**Objective**
Recast the listing below as a Markdown table with two columns, Row and Line, giving each line its own numbered row. Omit blank lines and leave the pictures out.

**Exercise materials**
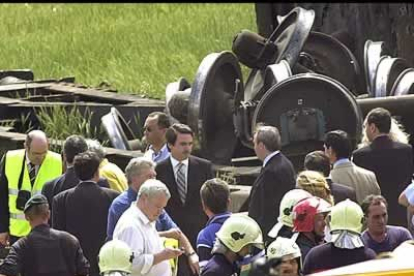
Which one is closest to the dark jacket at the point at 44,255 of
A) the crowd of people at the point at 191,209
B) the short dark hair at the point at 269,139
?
the crowd of people at the point at 191,209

**Output**
| Row | Line |
|---|---|
| 1 | Which one is closest to the dark jacket at the point at 44,255 of |
| 2 | A) the crowd of people at the point at 191,209 |
| 3 | B) the short dark hair at the point at 269,139 |
| 4 | ? |
| 5 | the crowd of people at the point at 191,209 |